### Fragment
::::::::::
Druga siostra – Peter Mohlin i Peter Nyström
Tytuł: Druga siostra
Autor: Peter Mohlin i Peter Nyström
Oprawa: miękka
Liczba stron: 368
Rok wydania: 2022
Wydawnictwo: Czarna Owca
Szwedzkie kryminały mają swoją specyfikę. Nawet jeśli nie zwrócę uwagi na nazwisko autora, jak to miało miejsce w tym przypadku, już po kilku stronach wiem, z jakim rodzajem literatury mam do czynienia.
Nie wiem, czy to moje szczęście (albo pech), ale większość skandynawskich kryminałów, które trafiają w moje ręce, dzieje się zimą. Jak na typową północ Europy przystało, jest zimno, ciemno, mrocznie i ogólnie odpychająco. Praca policjantów toczy się swoim rytmem, raczej powolnym i metodycznym. Niewiele ma wspólnego z energicznym, spontanicznym i bardzo kreatywnym śledztwem, jakie serwują nam choćby rodzimi autorzy.
Nie inaczej jest w powieści dwóch szwedzkich dziennikarzy i scenarzystów, a także dwóch Peterów – Mohlina i Nyströma. Druga siostra to książka obiecująca wartką akcję i emocjonującą fabułę. I po części ta obietnica zostaje spełniona.
Muszę przyznać, że przez długi czas miałam wrażenie, że czytam dwie zupełnie różne książki. Tak jakby ktoś celowo wymieszał strony przy robieniu składu. Nie wykluczam, że każdą z tych części napisał inny Peter. W jednej mamy do czynienia z dwiema siostrami – piękną Stellą i oszpeconą wypadkiem z dzieciństwa Alicią. Siostry prowadzą wspólnie bardzo oryginalny portal randkowy, który łączy ludzi w pary za pomocą skomplikowanych algorytmów. Ich przedsięwzięcie odniosło sukces i siostry planują podbój kolejnych europejskich rynków. Nie wychodzi im to dokładnie tak, jak planowały. Nie zdradzę chyba wielkiej tajemnicy (bo tyle samo zdradza okładka i wszystkie zapowiedzi), że pewnego dnia Stella zostaje zamordowana. Alicja zaś ma podstawy przypuszczać, że ona będzie następna. Niczym ścigane zwierzę przystępuje do gry, w której stawką jest życie.
::::::::::
### Wybrane pozycje
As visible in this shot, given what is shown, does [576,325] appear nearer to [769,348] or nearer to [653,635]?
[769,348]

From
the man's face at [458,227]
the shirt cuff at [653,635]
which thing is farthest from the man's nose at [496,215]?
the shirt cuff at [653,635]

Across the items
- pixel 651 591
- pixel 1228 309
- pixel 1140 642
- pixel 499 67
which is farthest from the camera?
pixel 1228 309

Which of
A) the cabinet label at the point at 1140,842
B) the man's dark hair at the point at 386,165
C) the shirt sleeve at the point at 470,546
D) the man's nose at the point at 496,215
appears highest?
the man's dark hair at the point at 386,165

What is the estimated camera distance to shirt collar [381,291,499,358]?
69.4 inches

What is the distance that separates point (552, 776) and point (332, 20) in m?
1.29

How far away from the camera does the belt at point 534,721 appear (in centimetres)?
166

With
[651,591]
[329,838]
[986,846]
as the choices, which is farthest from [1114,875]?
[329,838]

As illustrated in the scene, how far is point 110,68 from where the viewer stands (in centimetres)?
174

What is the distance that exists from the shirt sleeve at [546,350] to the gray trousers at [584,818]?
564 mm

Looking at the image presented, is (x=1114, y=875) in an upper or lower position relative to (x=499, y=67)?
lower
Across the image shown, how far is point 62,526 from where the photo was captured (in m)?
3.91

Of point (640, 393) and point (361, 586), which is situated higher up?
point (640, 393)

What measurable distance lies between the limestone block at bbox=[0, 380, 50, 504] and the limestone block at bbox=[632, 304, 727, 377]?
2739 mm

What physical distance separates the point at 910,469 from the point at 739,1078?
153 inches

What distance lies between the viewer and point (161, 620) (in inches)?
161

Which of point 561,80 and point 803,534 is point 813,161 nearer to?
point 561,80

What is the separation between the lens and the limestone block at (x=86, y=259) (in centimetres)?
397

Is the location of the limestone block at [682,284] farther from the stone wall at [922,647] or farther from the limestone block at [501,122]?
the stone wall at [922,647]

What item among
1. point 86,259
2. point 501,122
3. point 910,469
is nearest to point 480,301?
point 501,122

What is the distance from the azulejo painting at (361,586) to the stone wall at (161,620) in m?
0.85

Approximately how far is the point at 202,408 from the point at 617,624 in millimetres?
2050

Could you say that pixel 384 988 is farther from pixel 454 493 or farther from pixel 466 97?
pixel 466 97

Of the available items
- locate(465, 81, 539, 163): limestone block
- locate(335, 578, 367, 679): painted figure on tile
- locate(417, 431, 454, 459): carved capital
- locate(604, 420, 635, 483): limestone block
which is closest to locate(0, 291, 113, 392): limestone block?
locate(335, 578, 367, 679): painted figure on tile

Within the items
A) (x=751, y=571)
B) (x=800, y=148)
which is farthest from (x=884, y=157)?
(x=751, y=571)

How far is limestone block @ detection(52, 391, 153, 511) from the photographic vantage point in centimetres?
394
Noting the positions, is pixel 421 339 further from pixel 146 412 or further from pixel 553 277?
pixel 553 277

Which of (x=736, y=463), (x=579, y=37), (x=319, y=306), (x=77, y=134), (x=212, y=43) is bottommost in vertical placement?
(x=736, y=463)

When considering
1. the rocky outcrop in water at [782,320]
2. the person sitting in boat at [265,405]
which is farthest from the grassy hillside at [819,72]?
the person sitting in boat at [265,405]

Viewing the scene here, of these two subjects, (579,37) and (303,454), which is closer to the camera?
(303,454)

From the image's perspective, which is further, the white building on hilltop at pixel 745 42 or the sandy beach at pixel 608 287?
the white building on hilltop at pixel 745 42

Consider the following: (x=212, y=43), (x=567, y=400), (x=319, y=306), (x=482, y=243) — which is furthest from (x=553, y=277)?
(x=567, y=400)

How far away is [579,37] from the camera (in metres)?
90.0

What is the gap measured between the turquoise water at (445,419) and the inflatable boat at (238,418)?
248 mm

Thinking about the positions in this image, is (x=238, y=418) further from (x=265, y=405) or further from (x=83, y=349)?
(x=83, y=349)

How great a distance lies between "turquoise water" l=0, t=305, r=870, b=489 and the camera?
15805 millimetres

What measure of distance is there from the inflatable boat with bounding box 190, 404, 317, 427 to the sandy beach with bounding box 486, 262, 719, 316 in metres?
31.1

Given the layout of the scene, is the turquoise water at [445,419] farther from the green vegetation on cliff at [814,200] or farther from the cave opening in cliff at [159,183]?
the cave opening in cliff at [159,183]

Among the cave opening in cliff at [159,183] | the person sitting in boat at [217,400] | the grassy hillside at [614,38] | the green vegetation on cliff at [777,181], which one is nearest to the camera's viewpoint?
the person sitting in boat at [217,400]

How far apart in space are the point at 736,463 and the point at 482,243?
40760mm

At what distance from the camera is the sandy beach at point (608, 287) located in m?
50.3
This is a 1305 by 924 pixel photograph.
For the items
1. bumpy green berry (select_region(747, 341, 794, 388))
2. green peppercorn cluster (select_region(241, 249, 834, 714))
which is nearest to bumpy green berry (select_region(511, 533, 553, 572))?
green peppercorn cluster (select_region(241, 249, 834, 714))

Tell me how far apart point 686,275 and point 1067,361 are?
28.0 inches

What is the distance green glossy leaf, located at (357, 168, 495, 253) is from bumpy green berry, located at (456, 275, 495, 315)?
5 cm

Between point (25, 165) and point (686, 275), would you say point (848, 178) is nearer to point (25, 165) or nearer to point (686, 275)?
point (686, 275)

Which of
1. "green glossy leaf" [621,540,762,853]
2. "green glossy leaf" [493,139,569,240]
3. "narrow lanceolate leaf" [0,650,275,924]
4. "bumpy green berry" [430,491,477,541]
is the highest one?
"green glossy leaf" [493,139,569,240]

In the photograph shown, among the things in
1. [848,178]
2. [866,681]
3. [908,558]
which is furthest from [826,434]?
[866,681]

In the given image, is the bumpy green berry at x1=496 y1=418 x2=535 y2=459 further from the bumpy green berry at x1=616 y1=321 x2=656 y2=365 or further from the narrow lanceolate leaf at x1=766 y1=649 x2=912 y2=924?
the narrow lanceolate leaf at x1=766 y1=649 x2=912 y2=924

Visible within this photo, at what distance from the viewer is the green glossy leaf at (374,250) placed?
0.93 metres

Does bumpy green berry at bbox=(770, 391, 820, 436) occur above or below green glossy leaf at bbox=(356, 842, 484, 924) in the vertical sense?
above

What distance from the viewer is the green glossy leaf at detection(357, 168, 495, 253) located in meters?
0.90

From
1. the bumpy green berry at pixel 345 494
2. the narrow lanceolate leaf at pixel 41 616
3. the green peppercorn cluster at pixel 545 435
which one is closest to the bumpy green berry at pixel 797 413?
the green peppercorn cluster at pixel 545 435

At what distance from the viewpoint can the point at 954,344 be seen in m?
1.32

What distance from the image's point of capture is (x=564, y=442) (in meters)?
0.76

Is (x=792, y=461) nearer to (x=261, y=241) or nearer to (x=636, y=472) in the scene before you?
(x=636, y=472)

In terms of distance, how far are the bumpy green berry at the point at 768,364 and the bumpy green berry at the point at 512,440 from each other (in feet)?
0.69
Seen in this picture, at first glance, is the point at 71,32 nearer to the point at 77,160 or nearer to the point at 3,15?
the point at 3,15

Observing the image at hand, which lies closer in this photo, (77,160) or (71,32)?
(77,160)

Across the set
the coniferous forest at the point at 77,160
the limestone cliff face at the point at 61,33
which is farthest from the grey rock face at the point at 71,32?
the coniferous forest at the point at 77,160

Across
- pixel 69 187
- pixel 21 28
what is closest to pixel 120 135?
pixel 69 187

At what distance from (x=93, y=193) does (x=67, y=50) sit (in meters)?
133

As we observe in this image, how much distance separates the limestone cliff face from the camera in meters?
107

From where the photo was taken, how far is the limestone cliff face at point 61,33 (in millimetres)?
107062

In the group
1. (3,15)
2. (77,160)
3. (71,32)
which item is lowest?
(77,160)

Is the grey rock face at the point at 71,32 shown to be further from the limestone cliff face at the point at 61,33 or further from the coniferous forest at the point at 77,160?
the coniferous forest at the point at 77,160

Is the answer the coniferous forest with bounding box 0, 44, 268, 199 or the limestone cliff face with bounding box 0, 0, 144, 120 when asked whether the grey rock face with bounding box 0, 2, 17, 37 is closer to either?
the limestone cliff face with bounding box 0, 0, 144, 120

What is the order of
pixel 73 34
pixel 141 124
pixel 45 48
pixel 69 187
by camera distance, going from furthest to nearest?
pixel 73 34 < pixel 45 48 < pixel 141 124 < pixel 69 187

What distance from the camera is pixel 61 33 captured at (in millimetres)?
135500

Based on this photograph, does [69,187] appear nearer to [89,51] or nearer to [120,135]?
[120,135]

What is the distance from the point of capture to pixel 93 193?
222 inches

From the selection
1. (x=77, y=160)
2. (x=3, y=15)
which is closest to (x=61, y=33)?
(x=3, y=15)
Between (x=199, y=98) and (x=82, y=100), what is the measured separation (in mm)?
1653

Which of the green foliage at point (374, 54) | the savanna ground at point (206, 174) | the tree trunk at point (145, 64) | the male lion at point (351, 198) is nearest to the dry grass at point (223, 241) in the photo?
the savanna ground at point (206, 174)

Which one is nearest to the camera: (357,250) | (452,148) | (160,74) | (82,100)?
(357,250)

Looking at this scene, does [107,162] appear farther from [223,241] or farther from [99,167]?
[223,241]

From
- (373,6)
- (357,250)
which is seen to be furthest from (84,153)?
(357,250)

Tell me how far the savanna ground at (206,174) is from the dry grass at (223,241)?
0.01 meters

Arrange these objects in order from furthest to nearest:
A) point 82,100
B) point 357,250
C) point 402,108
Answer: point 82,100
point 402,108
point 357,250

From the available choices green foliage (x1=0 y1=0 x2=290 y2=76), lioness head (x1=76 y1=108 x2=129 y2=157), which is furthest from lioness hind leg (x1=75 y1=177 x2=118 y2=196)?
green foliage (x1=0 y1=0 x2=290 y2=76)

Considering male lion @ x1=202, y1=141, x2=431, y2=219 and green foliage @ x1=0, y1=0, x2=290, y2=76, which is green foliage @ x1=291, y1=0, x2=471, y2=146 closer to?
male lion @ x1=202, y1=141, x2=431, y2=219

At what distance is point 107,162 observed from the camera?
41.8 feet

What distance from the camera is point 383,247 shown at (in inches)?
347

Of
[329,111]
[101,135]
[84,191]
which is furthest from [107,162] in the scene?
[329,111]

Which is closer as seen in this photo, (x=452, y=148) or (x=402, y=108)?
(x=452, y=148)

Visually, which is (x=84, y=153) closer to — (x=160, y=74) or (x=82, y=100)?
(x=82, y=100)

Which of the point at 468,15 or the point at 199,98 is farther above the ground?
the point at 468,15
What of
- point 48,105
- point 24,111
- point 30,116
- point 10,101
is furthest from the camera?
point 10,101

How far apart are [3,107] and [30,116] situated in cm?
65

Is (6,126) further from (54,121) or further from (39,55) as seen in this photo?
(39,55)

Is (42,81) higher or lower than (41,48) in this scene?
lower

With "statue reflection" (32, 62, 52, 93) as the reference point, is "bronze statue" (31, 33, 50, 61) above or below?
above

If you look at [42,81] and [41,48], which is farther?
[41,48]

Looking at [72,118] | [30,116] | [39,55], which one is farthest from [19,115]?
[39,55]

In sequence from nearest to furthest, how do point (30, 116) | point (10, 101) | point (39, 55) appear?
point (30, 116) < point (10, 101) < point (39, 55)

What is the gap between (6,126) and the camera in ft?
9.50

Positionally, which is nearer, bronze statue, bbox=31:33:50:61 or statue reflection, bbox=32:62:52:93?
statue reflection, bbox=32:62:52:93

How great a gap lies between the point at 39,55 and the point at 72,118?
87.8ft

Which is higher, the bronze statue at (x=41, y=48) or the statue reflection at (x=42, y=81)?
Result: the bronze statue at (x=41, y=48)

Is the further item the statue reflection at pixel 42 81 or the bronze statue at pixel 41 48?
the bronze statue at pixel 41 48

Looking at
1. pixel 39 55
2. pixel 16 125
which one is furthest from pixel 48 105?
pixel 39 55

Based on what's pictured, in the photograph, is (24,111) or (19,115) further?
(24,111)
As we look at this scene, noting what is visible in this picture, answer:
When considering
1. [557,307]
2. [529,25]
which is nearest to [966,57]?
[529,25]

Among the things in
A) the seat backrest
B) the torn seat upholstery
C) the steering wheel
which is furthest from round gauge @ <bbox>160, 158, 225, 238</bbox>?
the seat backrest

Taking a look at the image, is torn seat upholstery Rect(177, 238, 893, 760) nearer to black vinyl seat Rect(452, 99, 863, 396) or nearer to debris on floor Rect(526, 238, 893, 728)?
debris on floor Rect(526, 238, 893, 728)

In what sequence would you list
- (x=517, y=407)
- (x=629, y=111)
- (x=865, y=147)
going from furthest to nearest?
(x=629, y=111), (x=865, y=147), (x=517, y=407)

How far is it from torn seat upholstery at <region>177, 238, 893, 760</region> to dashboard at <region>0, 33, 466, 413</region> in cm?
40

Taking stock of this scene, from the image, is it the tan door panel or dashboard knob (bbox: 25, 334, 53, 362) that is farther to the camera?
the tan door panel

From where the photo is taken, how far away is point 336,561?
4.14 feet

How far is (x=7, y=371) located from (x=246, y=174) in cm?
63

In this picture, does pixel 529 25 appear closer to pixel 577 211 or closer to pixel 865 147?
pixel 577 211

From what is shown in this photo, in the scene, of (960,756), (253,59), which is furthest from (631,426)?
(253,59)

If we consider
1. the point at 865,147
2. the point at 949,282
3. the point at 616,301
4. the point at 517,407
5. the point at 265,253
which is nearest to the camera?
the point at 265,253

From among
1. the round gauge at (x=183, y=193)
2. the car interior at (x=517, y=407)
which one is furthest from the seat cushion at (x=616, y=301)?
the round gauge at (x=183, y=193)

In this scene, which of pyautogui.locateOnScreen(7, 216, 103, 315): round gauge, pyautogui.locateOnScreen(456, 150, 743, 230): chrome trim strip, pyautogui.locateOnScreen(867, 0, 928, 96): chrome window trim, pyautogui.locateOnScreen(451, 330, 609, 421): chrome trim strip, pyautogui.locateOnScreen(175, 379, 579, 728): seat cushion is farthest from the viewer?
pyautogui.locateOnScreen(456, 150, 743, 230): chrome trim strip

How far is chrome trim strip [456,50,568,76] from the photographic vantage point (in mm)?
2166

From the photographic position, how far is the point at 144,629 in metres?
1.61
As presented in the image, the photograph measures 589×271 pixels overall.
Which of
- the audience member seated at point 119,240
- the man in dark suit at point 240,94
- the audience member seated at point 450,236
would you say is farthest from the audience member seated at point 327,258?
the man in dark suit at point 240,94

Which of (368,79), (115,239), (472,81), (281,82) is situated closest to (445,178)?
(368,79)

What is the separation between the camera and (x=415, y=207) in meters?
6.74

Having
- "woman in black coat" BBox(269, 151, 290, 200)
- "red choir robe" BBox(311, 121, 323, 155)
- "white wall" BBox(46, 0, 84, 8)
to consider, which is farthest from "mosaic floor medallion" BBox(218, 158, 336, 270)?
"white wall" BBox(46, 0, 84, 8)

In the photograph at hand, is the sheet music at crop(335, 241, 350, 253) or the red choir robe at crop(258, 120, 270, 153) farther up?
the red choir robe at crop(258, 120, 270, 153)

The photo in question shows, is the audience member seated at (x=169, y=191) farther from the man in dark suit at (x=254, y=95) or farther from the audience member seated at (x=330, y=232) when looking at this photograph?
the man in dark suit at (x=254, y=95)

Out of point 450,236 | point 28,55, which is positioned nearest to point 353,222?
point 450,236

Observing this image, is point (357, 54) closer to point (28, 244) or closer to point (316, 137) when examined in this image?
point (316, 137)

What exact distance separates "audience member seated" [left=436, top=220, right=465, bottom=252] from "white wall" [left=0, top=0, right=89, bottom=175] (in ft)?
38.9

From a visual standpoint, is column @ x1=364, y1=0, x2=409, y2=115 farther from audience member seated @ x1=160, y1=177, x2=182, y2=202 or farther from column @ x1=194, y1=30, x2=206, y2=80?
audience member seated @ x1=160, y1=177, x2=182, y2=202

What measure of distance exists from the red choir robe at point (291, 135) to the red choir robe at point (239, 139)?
::::::::::
### Polecenie
Kontynuuj recenzję powieści „Druga siostra”, zaczynając od zdania, które następuje po ostatnim zamieszczonym. Pozycje nie mają żadnego związku z recenzją powieści „Druga siostra”.

### Odpowiedź
Równolegle poznajemy dwóch ukrywających się w Szwecji amerykanów – Trevora i Johna. John pracuje w lokalnej policji, co jednak jest tylko przykrywką. W rzeczywistości to objęty programem ochrony świadków były agent FBI. Teoretycznie John prowadzi śledztwo w sprawie morderstwa Stelli i nawet rozmawia w tej sprawie z Alicią, jednak akcja skupia się na jego sprawach osobistych i problemach z poprzedniego życia. Bardzo długo nie mogłam zrozumieć, co tak właściwie łączy te dwa wątki. Na ich zazębienie przyszło mi naprawdę długo poczekać.
Skłamałabym, gdybym powiedziała, że książka wciąga od pierwszej strony i do ostatniej nie pozwala się odłożyć. Przynajmniej mnie udawało się to bez większego trudu. Z drugiej strony muszę napisać, że naprawdę skutecznie przykuwa uwagę i z pewnością nie jest to pozycja, którą da się odłożyć w połowie na bliżej nieokreślone potem. Da się zrobić przerwę w czytaniu, ale na pewno nie będzie ona długa. Autorzy postawili wiele pytań, na które koniecznie chce się poznać odpowiedź. Wbrew pozorom fabuła nie sprowadza się do prostej odpowiedzi na pytanie: „Kto zabił?” ani tym bardziej do szukania przyczyn morderstwa. Te wydają się, przynajmniej Alicii, od początku jasne i klarowne. Czy słusznie? Powiem Wam tylko, że kobieta ma spore problemy emocjonalne i nie wszystkie jej decyzje i osądy sytuacji są racjonalne. Niektóre, ale tylko niektóre, zasługują na miano surrealistycznych.
Nie będę ukrywać, że książka jest bardzo równa, co także zapisuję jej na plus. Nie ma tu żadnych dłużyzn, zastawianych na czytelnika pułapek mających zachęcić do czytania tylko po to, by przez kolejne sto stron unikać odpowiedzi na proste pytanie. Nie ma też porywającego początku, nudnego środka i zaskakującego zakończenia. Chociaż nie, co do zakończenia, można się trochę zdziwić, ale o tym sza. Nie ma niepotrzebnych wypełniaczy i pisania na metry. To, co jest, to właściwie gotowy scenariusz filmu, co w gruncie rzeczy nie powinno nikogo dziwić, skoro autorzy pracowali przy pisaniu scenariuszy. Nie wykluczam, że w bliżej nieokreślonej przyszłości zobaczymy Drugą siostrę na ekranach kin. I nawet zaryzykuję twierdzenie, że byłby to bardzo dobry pomysł.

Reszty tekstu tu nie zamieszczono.